The reason why is that functions with continuous output are relatively easy to optimize. You look for the direction where the function increases, and then go that way. If we alter our loss function to include the "cutoff" step, our output becomes discrete, and our loss function is therefore also discrete. Now when we alter the parameters of our logistic function by "a little bit" and jointly alter the cutoff value by "a little bit", our loss gives an identical value, and optimization becomes difficult. Of course, it's not impossible (There's a whole field of study in discrete optimization) but continuous optimization is by far the easier problem to solve when you are optimizing many parameters. Conveniently, once the logistic model has been fit, finding the optimal cutoff, though still a discrete output problem, is now only in one variable, and we can just do a grid search, or some such, which is totally viable in one variable.

Regardless of the underlying model, we can work out the sampling distributions of TPR and FPR at a threshold. This implies that we can characterize the variability in TPR and FPR at some threshold, and we can back into a desired error rate trade-off.

A ROC curve is a little bit deceptive because the only thing that you control is the threshold, however the plot displays TPR and FPR, which are functions of the threshold. Moreover, the TPR and FPR are both statistics, so they are subject to the vagaries of random sampling. This implies that if you were to repeat the procedure (say by cross-validation), you could come up with a different FPR and TPR at some specific threshold value.

However, if we can estimate the variability in the TPR and FPR, then repeating the ROC procedure is not necessary. We just pick a threshold such that the endpoints of a confidence interval (with some width) are acceptable. That is, pick the model so that the FPR is plausibly below some researcher-specified maximum, and/or the TPR is plausibly above some researcher-specified minimum. If your model can't attain your targets, you'll have to build a better model.

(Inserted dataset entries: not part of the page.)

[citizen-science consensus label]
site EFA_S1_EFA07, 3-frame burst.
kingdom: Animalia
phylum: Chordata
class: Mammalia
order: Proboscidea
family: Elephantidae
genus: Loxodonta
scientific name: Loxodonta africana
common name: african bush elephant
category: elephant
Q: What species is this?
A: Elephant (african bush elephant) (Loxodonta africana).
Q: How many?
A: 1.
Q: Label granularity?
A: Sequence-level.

Of course, what TPR and FPR values are tolerable in your usage will be context-dependent.

For more information, see ROC Curves for Continuous Data by Wojtek J. Krzanowski and David J. Hand.

• This doesn't really answer my question, but it's a very nice description of ROC curves. – StatsSorceress Apr 25 at 15:51
• In what way does this not answer your question? What is your question, if not asking about how to choose a threshold for classification? – Sycorax Apr 25 at 15:52
• I'm not aware of any statistical procedure that works that way. Why is this square wheel a good idea? What problem does it solve? – Sycorax Apr 25 at 15:56
• "How do I choose a threshold in a way that reduces training time?" seems like a very different question from the one in your original post. – Sycorax Apr 25 at 16:29
• Regardless, I don't see how this saves time. Making an ROC curve is not the most expensive part of estimating a model, so moving threshold choice into the optimization step seems ad hoc and unnecessary. – Sycorax Apr 25 at 16:32

Usually in biomedical research, we don't use a training set---we just apply logistic regression on the full dataset to see which predictors are significant risk factors for the outcome we're looking at; or to look at one predictor of interest while controlling for the effect of other possible predictors on the outcome.